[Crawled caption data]
+---+

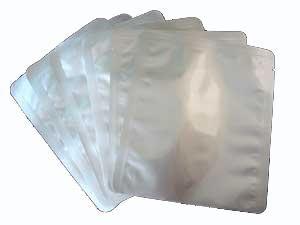 高温蒸煮袋 (1)
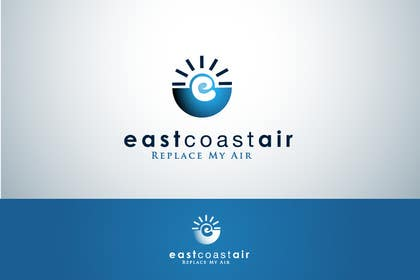 #170 for Design a Logo for East Coast Air conditioning & refrigeratiom by CTLav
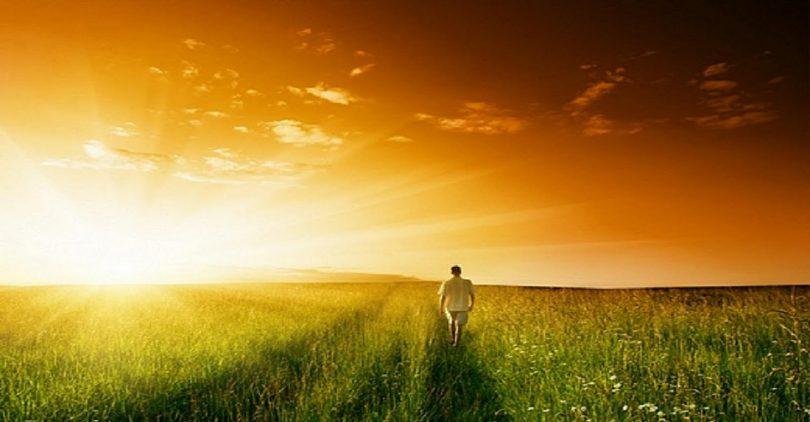ndiq rrugën që të pëlqen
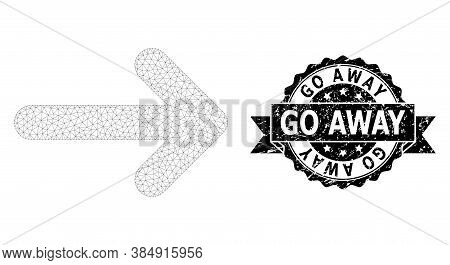 Go Away Grunge Stamp Seal And Vector Right Arrow Mesh Structure. Black Stamp Has Go Away Caption Ins
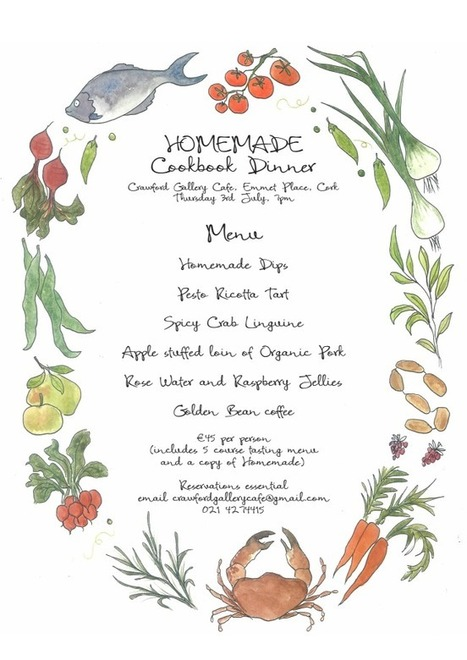 "Clodagh McKenna's ""Homemade"" Cookbook Dinner at The Crawford 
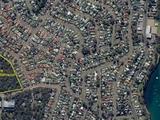 Lot Lot 510/47 Pinaroo Road Gwandalan, NSW 2259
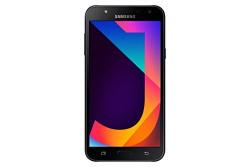 Samsung Galaxy J7 Nxt SM-J701F/DS (Black, 16GB)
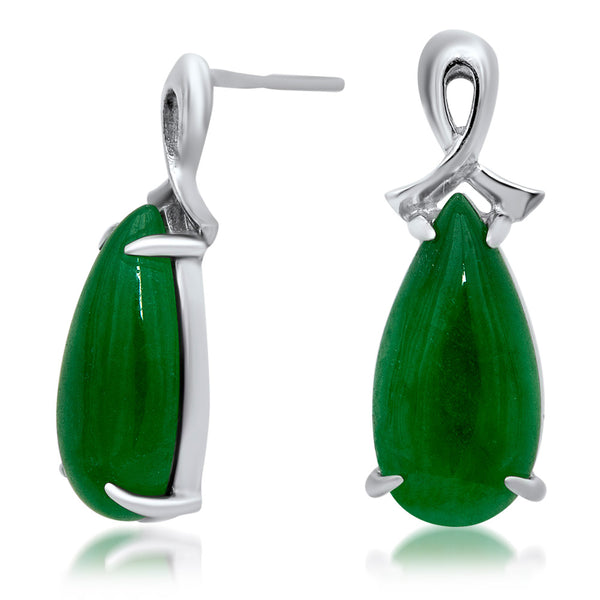 925 Silver Earrings with Green Jade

+---+

■ Work instructions: Your task is an exact transcription of all the data, minus the pictures.

■ Solution for this exercise:
 高温蒸煮袋 (1)
 #170 for Design a Logo for East Coast Air conditioning & refrigeratiom by CTLav
ndiq rrugën që të pëlqen
 Go Away Grunge Stamp Seal And Vector Right Arrow Mesh Structure. Black Stamp Has Go Away Caption Ins
 "Clodagh McKenna's ""Homemade"" Cookbook Dinner at The Crawford 
 Lot Lot 510/47 Pinaroo Road Gwandalan, NSW 2259
 Samsung Galaxy J7 Nxt SM-J701F/DS (Black, 16GB)
 925 Silver Earrings with Green Jade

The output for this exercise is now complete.